Mark Solheim: And is it true that cars are sitting in huge lots around America, just waiting for these chips to be delivered?
Karl Brauer: It's 100% true. And there again is the irony, right? You've got dealer lots bare. There's not very many, if any cars there and they're scrambling to get more cars in, new and used the dealers are wanting, but then you've got a whole bunch of cars sitting where you can't buy them at the kind of back lots and parking areas outside of manufacturing sites with not quite all the chips they need. And that's the old joke that a lot of people may or may not know, which is that a car has 5,000 parts. And if you've got 4,999, you still can't sell the car. You still can't do anything until you have all 5,000.
David Muhlbaum: Now, this is the sort of question that I would be tempted to ask at the end, but I'm just going to jump ahead.
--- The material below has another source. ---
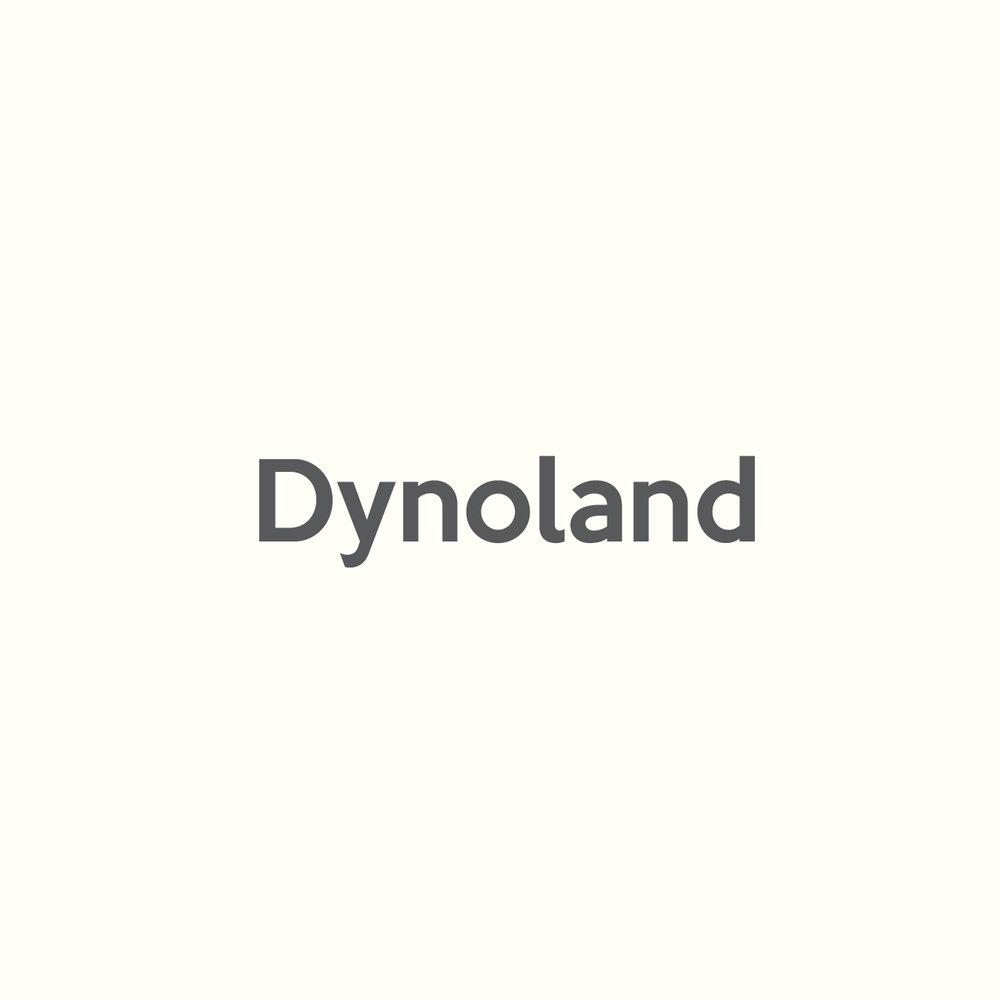 DYNO LOGO CONCEPTS - V112.jpg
How long is this going to last?
Karl Brauer: We're thinking, at least through the calendar year. There is just too much of this new demand from these new-car buying constituents, people that didn't really care about cars and now all of a sudden they want one, and there's too much restriction in chips globally. So, this will rebalance, like everything, but it's not going to happen next month. And it's probably not going to happen in September. It probably will start to happen right at the end of the year or into next year. Don't forget that he most popular buying season is between say, May and September. It always slows down dramatically in November through March. So we'll have a natural reduction in demand, just cyclically, that'll help rebalance things as the chips come up on the production.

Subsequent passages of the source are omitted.